Hi. I get six minutes to wrap up 30 years' worth of fisheries management, fisheries marketing, buying. I am president of the area G trollers, which are not trawlers. They're the guys who run the single lines through the water, with hooks on them, in different places.
The fleet that I manage, which I have been proud to be a member and president of for 22 years, is a salmon fishery, predominantly chinook, coho and sockeye. We are the equity fishery with the U.S., so our catch is predominantly American. The Alaska fleet takes Canadian fish; we take American fish. We're the equity fleet. We harvest very little Canadian stocks, and that's very important because our impact on Canadian stocks of concern is marginal at best, and at times just about nothing.
The fleet is a small-boat fleet, ma-and-pa operations predominantly, and family operations, fishing five to 25 miles offshore. Over one-third of our fleet is, at the present time, first nations. We fish side by side with the first nations, and we have worked very closely over the years to develop different fisheries regimes and programs.
I think it's important to recognize that when we talk about the Department of Fisheries and Oceans, it is the Department of Fisheries, not just fish. Right now it feels like it's the department of forgone opportunities in fisheries. We have economic opportunities that are being forgone because the department is not managing fisheries as their primary mandate; it is more about juggling who gets to fish. We often hear the statement that there are too many boats catching too few fish.
No doubt about it, we have massive conservation problems. We have climate change, habitat inland that's not being addressed and not being invested in, and salmon enhancement programs that have been gutted. We know all of those things. On top of that, there are still existing opportunities that would enable us to maintain a somewhat viable fishery; but the juggling of who gets access to those fish, and the fact that decisions are not being based on what is absolutely critical in fisheries management—first and foremost, science and biology—is a major issue. Basically it is the department of forgone opportunities, and I can speak directly to that.
This year, with our fishery, our fleet would be having incomes of $80,000 to $100,000, had we been able to move forward with the COVID plan that we presented in April. Instead, guys are sitting on the water right now, not making enough income, because the department has put in a lure restriction that basically means that everybody else in British Columbia can use the lures that are catching fish, but we have to use the lures that aren't at this present time.
If we are looking at solutions to moving forward, the first thing to do is to recognize that the situation in British Columbia is a disaster, and we need that disaster relief. We need somebody to call it for what it is, and it is a disaster: 90% of the fleet is not going to survive; they're being forced into bankruptcy. I think, in this situation, we need that disaster relief and recognition because then we can start to address the real problem.
The other thing we need to recognize is that salmon are not caught on the east coast. This is a four-year cycle. This is something that can be rebuilt and can have a future. What we need, rather than lip service from the ministry and the department, is an actual sense of leadership and governance that is...to manage fisheries, and to try to do their best.
In the Pacific region that governance model, as Dan says, needs to be addressed. The senior management of the Pacific region do not believe in ocean fisheries. Yet everything we hear, and every piece of documentation and every response that you get to your recommendations from the minister, talk about economically viable and sustainable fisheries. There is no impetus and no sense of interest from senior management in moving forward on those opportunities.

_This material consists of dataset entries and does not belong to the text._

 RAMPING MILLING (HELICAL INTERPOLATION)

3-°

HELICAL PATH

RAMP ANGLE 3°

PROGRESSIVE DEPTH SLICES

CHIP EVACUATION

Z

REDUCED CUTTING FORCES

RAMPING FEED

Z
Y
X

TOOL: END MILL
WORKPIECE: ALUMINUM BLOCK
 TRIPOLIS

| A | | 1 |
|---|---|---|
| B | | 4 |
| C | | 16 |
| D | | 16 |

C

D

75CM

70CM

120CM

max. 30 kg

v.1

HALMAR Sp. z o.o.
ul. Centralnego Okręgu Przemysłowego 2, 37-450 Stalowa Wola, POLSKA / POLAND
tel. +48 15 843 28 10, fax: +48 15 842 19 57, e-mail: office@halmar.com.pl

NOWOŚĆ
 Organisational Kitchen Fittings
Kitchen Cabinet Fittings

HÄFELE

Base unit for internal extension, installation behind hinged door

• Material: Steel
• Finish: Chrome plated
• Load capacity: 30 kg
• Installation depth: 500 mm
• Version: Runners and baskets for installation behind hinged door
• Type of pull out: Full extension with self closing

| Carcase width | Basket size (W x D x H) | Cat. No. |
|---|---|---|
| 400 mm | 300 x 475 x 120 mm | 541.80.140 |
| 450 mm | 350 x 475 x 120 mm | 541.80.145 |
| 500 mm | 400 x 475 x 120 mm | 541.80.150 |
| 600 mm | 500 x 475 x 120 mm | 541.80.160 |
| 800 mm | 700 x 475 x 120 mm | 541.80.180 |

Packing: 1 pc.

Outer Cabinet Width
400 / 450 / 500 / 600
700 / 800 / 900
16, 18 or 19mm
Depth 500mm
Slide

Years ago we had a new government come in and say that they were going to allow the unmuzzling of our scientists. Well, they may have unmuzzled them, but now senior management are giving directives to the biology staff to not do very critical pieces of work that are absolutely essential to managing fisheries. We cannot have access to the biological staff and stock assessment staff. For example, this year, when we put in a fishing plan in the first week of April and only had a fishing plan at the end of July, with absolutely no background or conversations with stock assessment staff. Here we are, in season, trying to deal with that.
We need a department that is based on principles, some of which need to be fair and equitable, and on a transfer mechanism that is actually being used, because otherwise we are pitting user groups against each other to basically fight over the crumbs of what is left for opportunities.
There is an unlicensed expansion in the charter boat fishery, which is not a public fishery. These are people with a lot of money who can fly in and fly back out. They've been given priority. In our region, they harvest more fish than my first nations fleets and my commercial fleets combined in any given year, yet they don't live in the area and don't provide jobs for our local community.
Social scientists have taken over and are now running the department, without any guidance from the federal government as to what the vision of a fishery looks like. Are there too many boats, not enough fish? Absolutely. However, it's not too many boats in the commercial fishing industry directly. It's too many interest groups, which have competing interests, that cannot all be satisfied to the level the department is trying to satisfy them.
The department is in a conflict of interest. They are managing buybacks at the same time as managing opportunities, which means, basically, that you bankrupt a fleet and then offer them the lowest amount of money they're willing to take because they're forced into bankruptcy.
Transfer mechanisms, such as PICFI and ATP, are being ignored at this point, and fish are being removed from existing stakeholders. That's not reconciliation. Reconciliation is not borne on the backs of individual families and fishermen who are neighbours to the people they're trying to reconcile with. As Dan says, this is causing an emergency situation within our communities.